In chronicling mass postwar suburbanization and the subsequent reaction against it, Mansfield says that humans historically tended to gather in small, intimate communities — from Çatalhoyuk, a village founded 9,000 years ago along the Carsamba River in what is now Turkey, to villages like Minchinhampton and Stow-on-the-Wold in the Cotswold region of England. Inspired by these and other ancient villages, he introduces the term “New Villages” as a label for recent US communities that emphasize sociability and community bonds.
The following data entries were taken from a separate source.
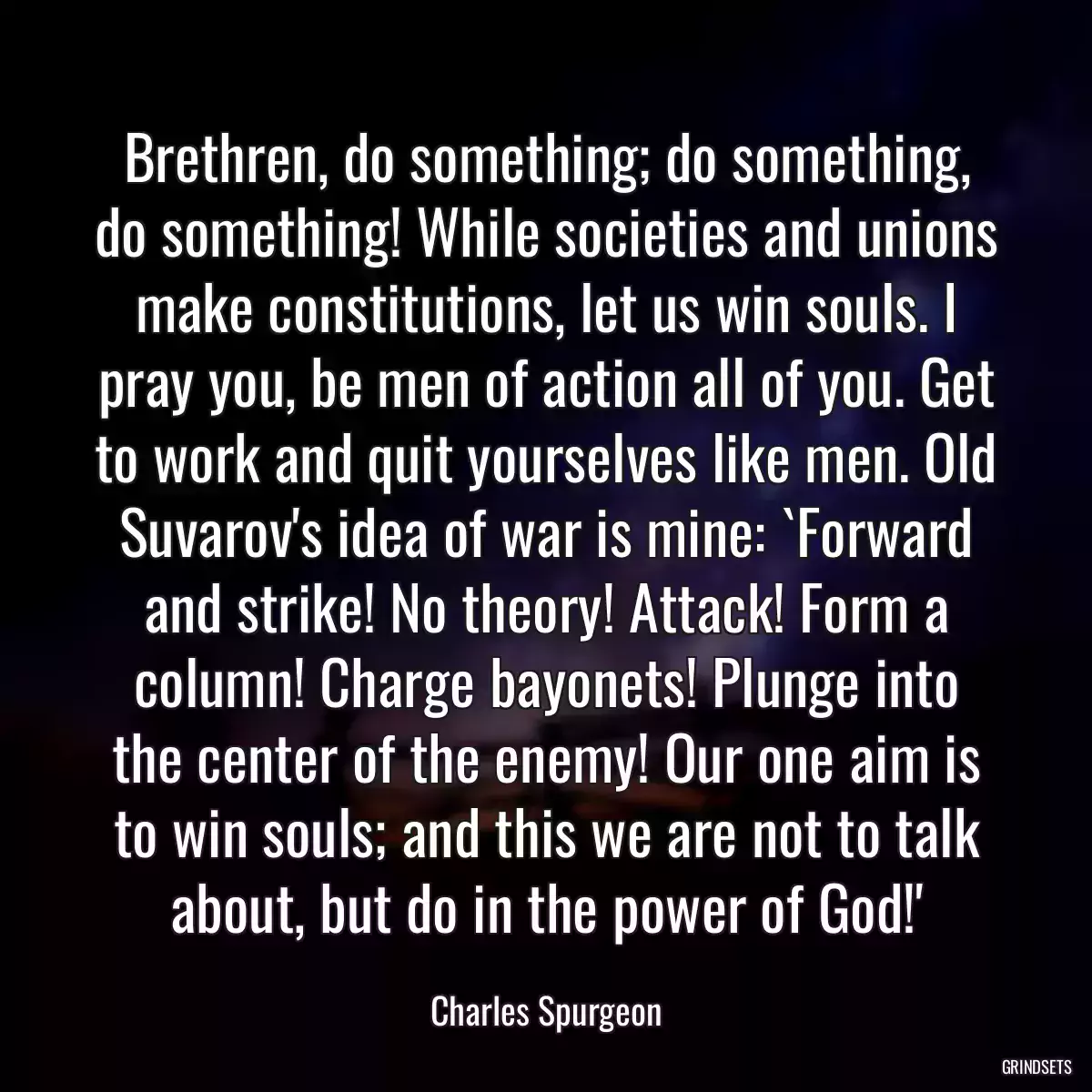 Brethren, do something; do something, do something! While societies and unions make constitutions, let us win souls. I pray you, be men of action all of you. Get to work and quit yourselves like men. Old Suvarov\'s idea of war is mine: `Forward and strike! No theory! Attack! Form a column! Charge bayonets! Plunge into the center of the enemy! Our one aim is to win souls; and this we are not to talk about, but do in the power of God!\'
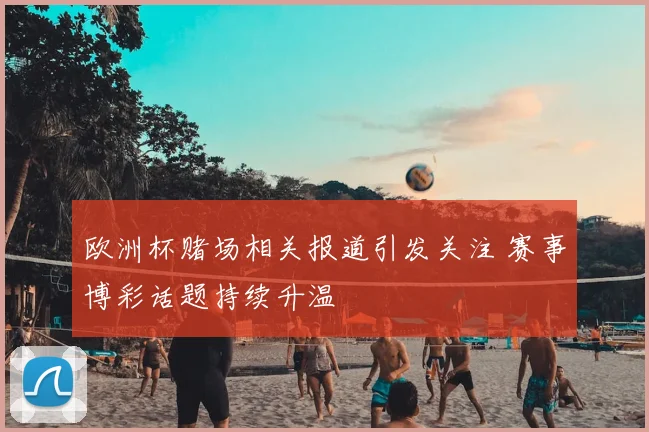 欧洲杯赌场相关报道引发关注 赛事博彩话题持续升温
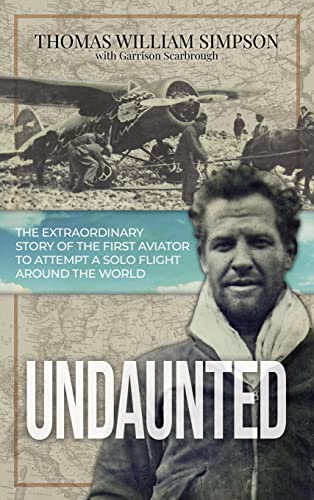Stock image for Undaunted: The Extraordinary Story of the First Aviator to Attempt A Solo Flight Around the World for sale by California Books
It’s an unfortunate term — more a marketing slogan than a serious way of characterizing the attempts that have been made to produce human-scale development during the past 25 years. Many of the New Villages that Mansfield cites cover hundreds of acres; they’re too big and too embedded in a larger metropolis to be legitimately called villages. The criteria are vague. Mansfield applies the “New Villages” tag to some Traditional Neighborhood Developments (TNDs) but also to a number of more conventional projects.
Mansfield’s tossing of TNDs such as Kentlands into the same pot with other sorts of master-planned developments reminds me of how, when New Urbanism was just getting established in the 1990s, sprawl developers often added token elements such as front porches to their standard products — and then tried to pass the projects off as intensely neighborly, old-fashioned places. Such blurring of distinctions makes it harder for ordinary Americans to understand community design.
I was surprised that Mansfield rejects the phrase “Traditional Neighborhood Development.” He writes: “The TND handle was meant to recall pre-World War II inner-ring city development, but it is misleading and possibly off-putting because, for most homebuyers, ‘traditional’ is the kind of neighborhood they grew up with: the typical suburban neighborhood of Sprawlville.” Granted, not everyone immediately understands what “TND” means. But many new urbanist developers make a concerted effort to explain “traditional neighborhood” and how it differs from a conventional subdivision. Rather than confusing people, more often the phrase “Traditional Neighborhood Development” enlightens those who are willing to expend a little effort to learn about community design.
Toward the end of the book, Mansfield argues against urban growth boundaries, asserting that in the Seattle area, the boundary has driven up housing prices, forcing working people to move farther out in search of houses they can afford — thus exacerbating traffic congestion. This is a position worth exploring, but Craving Community tells only one side of the story.
Almost every time I encountered something promising in this book, I soon ran into an error or a dubious interpretation. These ranged from the authors’ claim that houses in TNDs cannot come all the way up to the sidewalks (untrue), to the assertion that Californians expect “wide open spaces” (tiny lots are in fact common in California subdivisions), to an identification of author James Howard Kunstler as “Robert Kunstler.” My hunch is that Mansfield gave his two collaborators too much of the responsibility for assembling this book. If he had written the book entirely on his own, the writing might have been less sprightly, but the content would no doubt have been better grounded, more judicious, and more persuasive.